Don’t let all this information get away from you! Start a notebook of song chords and fingerings and words and other musical knowledge and keep it by your side during each jam session you attend. That way it’ll be handy when you want to add something, or someone else wants to copy information from your book for his or her own use, or a real beginner just needs help with the words to a tune at a sing-along.
I find that I’ve enlarged my repertoire of songs a great deal faster since I’ve started taking my notebook to sing-alongs. Without the book, I’m liable to forget a new tune almost as soon as I hear it. But if I immediately write the song’s words down just once, I can usually remember them afterwards without ever referring to the copy again.

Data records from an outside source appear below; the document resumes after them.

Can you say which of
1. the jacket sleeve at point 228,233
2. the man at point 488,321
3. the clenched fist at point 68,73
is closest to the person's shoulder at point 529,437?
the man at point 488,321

And that’s important because new songs—not necessarily new new, just new to you!—are the lifeblood of music. The next time you find yourself losing interest in your music or noting a lack of progress in your abilities, get out to a hoot and add another batch of songs to your repertoire. It’s like learning to fly each time you pick up a new tune!
Or any kind of useful information, for that matter. Wanna learn how to play a particular “lick”? If you see someone else do it at a party, don’t be afraid to ask how it’s done. Likewise if you need to know how to repair an instrument, etc. It’s a real thrill to make leaps forward, and those leaps frequently come easy at a musical get-together.
It’s exciting, too, to share what you know at such fests. The more you give, the more you get back and jamming, no matter what form it takes, is the most effective way I know of for both teaching and learning what music’s all about.
Get together with some other folks and give it a try. After all, music’s first name is people (“It’s all folk music … I ain’t never heard no hosses singin’ it.”—Louis “Satchmo” Armstrong). The more individuals you get together with to pick and sing, and the more often you do it, the more you’ll learn and the faster you’ll become the musician you want to be.